Al Qaeda plotter in U.S. gets new sentence

MIAMI - Convicted al Qaeda terrorism plotter Jose Padilla, a U.S. citizen jailed for years as an enemy combatant, was handed a new 21-year prison sentence Tuesday because an appeals court determined his previous 17-year term was too lenient.

Alleged al Qaeda operative Jose Padilla is seen in this Monday, April 16, 2007 courtroom drawing during the first day of jury selection at the trial of him and two other men, who are charged in a terrorism conspiracy. AP Photo/Shirley Henderson

A jury found Padilla guilty in 2007 on charges of supporting al Qaeda and terrorism conspiracy, which carried a possible life sentence. Evidence showed he attended an al Qaeda terrorist camp in Afghanistan before returning to the U.S. in May 2002 on what authorities originally claimed was a mission to detonate a radioactive "dirty bomb" in a major city. Those accusations were later discarded when the "mission" was deemed only a sketchy idea.

Over Justice Department objections, U.S. District Judge Marcia Cooke originally gave Padilla credit for his three-plus years in harsh Pentagon custody at a Navy brig in South Carolina. The new sentence essentially takes away the credit for those years. She rejected prosecutors' request for a 30-year term.

Cooke, an appointee of President George W. Bush, whose administration approved Padilla's treatment, said she remained concerned that he had been held for so long without criminal charge, had almost no access to a lawyer and under conditions few U.S. citizens have experienced in this country.

"I was then, and am now, dismayed by the harshness of Mr. Padilla's prior confinement," Cooke said.

Assistant U.S. Attorney Brian Frazier said the government may appeal this new sentence as well.

U.S. officials have long rejected Padilla's claims that while in the brig he was forced to stand in painful stress positions, given LSD or other drugs as "truth serum," deprived of sleep and subjected to loud noises, extreme heat and cold and noxious odors. But Assistant U.S. Attorney Ricardo Del Toro acknowledged that Padilla "was not treated kindly" as a suspected al Qaeda soldier.

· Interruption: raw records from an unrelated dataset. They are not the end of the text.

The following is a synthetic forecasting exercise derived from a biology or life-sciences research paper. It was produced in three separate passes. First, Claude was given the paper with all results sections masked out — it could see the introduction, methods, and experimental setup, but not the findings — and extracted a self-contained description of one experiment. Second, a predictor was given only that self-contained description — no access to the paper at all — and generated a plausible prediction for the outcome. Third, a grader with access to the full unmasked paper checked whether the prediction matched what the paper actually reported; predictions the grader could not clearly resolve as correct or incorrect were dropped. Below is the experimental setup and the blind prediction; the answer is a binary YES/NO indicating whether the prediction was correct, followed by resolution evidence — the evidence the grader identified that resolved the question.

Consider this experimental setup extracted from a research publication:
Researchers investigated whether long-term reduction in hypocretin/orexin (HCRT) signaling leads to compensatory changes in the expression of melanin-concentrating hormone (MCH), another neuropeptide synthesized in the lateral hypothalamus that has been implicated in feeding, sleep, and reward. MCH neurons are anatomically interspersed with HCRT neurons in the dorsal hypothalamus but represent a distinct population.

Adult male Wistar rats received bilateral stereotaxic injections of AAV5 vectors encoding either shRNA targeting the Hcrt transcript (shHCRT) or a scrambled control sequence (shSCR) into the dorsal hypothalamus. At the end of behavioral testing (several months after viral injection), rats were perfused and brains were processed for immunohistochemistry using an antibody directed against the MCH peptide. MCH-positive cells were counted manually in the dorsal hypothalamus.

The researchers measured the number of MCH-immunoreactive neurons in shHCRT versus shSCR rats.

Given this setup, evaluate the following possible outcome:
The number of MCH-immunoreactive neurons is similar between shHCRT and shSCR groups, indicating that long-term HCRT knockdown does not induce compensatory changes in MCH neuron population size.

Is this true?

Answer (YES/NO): NO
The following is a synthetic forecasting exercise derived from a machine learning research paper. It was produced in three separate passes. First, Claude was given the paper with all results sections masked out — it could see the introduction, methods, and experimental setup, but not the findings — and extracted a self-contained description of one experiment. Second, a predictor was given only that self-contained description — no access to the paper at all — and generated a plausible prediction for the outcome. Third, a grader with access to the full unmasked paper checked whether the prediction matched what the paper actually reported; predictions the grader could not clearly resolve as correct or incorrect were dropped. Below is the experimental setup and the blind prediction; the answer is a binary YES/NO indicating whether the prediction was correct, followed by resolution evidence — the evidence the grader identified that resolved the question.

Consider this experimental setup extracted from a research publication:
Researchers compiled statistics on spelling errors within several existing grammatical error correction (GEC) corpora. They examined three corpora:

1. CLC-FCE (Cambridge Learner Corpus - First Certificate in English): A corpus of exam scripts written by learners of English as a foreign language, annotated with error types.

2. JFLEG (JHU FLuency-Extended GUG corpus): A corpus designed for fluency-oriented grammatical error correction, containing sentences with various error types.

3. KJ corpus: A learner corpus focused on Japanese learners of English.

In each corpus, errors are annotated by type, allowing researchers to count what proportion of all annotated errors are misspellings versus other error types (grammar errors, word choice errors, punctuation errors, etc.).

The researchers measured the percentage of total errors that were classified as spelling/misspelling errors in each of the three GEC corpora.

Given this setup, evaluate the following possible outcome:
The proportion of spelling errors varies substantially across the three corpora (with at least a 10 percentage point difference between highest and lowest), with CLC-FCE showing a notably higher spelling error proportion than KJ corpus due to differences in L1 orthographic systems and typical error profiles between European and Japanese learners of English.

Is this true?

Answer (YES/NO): NO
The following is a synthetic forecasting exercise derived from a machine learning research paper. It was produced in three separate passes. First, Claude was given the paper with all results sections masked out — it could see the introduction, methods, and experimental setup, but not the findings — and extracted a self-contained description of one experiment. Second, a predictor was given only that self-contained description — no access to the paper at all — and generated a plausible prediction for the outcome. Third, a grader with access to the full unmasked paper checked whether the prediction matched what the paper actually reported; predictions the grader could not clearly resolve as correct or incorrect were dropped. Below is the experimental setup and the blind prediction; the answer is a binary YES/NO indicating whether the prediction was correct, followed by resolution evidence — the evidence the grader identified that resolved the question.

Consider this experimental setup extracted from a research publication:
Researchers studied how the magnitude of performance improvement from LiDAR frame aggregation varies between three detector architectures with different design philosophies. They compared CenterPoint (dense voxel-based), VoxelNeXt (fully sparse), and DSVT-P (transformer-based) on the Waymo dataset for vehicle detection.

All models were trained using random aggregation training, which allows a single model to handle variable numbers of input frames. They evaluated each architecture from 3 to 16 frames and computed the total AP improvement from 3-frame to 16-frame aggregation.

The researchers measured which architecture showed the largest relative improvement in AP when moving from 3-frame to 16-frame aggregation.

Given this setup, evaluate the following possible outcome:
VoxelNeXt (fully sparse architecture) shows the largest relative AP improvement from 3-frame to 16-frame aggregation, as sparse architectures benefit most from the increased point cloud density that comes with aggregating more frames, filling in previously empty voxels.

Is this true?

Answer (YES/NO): NO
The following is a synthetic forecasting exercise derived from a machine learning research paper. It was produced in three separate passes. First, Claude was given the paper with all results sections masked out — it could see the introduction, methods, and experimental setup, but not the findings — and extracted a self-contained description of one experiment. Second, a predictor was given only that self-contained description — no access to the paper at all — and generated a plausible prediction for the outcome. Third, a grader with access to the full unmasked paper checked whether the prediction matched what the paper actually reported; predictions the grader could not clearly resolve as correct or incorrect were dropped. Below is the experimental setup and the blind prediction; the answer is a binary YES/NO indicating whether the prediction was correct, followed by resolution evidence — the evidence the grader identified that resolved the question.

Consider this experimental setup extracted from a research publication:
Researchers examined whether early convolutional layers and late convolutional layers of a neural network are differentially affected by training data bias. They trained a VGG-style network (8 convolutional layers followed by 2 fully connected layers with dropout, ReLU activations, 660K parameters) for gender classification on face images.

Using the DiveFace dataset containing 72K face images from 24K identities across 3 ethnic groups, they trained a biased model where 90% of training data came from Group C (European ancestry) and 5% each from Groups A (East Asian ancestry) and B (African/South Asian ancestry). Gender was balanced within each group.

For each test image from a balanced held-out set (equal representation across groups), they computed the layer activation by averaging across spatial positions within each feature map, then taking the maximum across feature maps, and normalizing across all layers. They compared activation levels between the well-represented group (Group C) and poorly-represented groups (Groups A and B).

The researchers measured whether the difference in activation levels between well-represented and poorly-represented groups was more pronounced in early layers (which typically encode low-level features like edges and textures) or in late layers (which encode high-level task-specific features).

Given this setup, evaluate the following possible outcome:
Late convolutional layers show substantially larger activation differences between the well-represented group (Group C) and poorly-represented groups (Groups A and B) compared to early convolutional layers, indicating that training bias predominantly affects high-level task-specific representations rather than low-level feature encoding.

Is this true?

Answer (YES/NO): YES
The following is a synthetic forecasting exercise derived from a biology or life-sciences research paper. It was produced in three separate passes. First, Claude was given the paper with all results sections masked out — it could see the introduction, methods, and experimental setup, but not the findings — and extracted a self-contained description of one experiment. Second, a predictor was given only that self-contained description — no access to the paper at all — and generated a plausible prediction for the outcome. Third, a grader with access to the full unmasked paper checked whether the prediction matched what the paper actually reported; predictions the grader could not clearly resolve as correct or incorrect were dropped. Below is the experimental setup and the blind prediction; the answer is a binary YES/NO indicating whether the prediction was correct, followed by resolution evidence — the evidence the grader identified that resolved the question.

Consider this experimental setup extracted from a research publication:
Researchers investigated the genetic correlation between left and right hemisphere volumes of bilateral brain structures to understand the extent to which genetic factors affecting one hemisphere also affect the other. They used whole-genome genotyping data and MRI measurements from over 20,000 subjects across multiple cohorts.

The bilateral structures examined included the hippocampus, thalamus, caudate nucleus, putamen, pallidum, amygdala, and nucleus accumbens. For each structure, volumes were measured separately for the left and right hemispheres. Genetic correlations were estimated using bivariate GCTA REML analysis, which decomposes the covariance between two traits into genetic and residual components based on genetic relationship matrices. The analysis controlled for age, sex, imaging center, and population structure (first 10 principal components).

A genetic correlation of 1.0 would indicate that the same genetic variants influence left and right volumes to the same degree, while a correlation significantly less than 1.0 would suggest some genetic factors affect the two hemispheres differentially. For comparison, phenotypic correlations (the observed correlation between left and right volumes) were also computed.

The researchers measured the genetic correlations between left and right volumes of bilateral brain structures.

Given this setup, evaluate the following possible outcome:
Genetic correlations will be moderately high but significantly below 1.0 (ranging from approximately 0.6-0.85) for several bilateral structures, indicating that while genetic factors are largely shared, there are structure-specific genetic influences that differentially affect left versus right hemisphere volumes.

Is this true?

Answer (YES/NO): NO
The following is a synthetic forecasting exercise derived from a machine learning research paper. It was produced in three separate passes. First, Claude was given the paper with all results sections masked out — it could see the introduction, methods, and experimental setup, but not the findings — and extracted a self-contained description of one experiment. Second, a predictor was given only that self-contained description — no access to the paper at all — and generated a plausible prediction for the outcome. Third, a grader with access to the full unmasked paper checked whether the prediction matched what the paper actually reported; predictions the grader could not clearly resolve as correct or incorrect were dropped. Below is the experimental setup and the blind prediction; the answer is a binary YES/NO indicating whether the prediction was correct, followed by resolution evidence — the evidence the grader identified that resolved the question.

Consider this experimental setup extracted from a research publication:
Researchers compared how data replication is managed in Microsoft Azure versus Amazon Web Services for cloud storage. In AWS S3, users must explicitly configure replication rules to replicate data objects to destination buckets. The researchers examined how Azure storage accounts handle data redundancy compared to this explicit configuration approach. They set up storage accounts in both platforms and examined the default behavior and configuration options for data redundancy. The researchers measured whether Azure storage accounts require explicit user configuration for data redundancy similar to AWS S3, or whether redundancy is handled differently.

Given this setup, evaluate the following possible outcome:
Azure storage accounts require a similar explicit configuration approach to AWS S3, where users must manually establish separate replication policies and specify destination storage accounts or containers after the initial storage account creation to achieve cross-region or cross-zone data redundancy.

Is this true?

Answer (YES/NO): NO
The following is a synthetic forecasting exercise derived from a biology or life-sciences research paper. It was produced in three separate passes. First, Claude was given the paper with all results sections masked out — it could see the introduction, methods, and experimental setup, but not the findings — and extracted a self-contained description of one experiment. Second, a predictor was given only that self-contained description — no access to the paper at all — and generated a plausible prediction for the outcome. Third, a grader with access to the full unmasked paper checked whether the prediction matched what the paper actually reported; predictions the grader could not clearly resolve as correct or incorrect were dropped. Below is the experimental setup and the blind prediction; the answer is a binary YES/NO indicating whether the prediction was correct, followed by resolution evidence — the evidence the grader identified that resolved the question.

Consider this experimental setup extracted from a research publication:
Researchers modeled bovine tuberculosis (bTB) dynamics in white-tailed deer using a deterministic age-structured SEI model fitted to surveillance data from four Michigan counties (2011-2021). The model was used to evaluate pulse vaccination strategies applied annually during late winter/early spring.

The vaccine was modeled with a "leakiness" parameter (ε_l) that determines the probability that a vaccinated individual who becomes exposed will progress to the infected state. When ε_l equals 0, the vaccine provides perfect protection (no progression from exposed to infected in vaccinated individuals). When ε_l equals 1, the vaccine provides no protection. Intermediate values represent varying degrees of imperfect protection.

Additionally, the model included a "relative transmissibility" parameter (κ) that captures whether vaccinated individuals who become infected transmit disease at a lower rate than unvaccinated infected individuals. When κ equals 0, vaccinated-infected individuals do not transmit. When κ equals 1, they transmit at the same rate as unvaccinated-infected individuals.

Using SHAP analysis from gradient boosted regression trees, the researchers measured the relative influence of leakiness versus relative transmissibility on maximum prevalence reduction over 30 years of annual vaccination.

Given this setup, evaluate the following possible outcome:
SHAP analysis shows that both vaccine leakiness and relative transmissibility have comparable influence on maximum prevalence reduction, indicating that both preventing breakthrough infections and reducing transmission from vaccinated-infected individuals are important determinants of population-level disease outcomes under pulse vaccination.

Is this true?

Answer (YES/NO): NO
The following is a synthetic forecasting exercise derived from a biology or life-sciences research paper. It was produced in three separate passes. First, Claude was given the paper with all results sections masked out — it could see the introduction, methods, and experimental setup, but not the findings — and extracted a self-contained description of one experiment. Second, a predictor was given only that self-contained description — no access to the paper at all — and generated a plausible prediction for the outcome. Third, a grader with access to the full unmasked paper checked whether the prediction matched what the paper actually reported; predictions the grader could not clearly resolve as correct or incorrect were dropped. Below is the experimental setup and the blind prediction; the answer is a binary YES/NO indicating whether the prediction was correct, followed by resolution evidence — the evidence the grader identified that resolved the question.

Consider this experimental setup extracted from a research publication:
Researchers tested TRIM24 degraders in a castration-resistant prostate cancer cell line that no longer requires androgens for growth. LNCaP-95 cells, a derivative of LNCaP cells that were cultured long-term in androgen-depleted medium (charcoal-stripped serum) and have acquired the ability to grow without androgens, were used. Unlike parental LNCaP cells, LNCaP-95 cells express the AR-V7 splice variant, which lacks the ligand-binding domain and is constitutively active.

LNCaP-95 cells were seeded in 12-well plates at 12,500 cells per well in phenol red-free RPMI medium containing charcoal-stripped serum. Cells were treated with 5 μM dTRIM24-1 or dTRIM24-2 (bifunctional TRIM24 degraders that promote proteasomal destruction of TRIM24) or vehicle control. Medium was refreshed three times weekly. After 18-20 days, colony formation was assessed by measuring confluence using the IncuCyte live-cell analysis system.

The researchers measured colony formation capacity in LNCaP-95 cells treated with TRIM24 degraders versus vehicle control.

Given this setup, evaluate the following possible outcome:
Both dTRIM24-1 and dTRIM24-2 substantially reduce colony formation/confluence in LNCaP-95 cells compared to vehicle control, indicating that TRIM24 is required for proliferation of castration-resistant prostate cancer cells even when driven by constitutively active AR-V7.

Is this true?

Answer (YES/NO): YES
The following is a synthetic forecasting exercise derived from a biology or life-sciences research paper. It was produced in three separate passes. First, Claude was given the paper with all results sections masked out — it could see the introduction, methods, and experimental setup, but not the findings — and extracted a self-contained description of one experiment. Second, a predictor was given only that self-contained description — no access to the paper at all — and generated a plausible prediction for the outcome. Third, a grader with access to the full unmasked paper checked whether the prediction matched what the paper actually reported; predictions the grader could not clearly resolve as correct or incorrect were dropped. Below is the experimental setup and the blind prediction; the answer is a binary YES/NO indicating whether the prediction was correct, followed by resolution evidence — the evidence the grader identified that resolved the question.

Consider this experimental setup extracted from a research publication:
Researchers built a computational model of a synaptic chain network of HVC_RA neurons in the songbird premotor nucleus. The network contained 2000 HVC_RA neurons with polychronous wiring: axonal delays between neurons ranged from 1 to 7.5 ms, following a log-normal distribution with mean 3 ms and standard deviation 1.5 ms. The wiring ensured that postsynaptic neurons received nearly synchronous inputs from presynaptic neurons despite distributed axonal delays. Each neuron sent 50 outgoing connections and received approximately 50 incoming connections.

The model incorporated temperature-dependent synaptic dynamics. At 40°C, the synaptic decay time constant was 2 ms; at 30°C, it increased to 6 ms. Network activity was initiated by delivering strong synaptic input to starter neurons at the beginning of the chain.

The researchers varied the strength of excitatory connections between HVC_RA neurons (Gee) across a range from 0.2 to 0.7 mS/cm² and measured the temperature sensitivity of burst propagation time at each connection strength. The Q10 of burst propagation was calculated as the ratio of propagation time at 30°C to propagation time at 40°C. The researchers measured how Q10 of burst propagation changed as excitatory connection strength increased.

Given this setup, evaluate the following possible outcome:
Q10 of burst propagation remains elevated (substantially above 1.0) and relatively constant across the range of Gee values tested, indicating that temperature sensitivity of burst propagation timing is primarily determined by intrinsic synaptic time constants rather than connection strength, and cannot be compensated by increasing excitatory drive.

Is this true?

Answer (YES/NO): NO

"I'm not arguing to the court that they (brig conditions) weren't harsh in the general sense," Del Toro said.

Padilla's attorney, Michael Caruso, said the years of isolation and interrogation had left Padilla "sunk into a pit of hopelessness and despair." During Tuesday's hearing, Padilla sat perfectly still with head bowed looking at an empty tabletop, declining Cooke's offer to speak in his own behalf.

His mother, Estella Lebron, called the case against Padilla "fabricated from the beginning."

"The way they treated my son, they don't treat an animal in America or anywhere else," she said.

The new sentence was imposed because the 11th U.S. Circuit Court of Appeals in 2011 determined that Cooke erred in giving Padilla credit for the brig years and also failed to properly account for his "heightened risk of dangerousness" due to the al Qaeda training. In addition, the appeals judges ruled that Padilla - a former Chicago "Latin Kings" gang member - deserved a longer sentence because of his 17 previous arrests.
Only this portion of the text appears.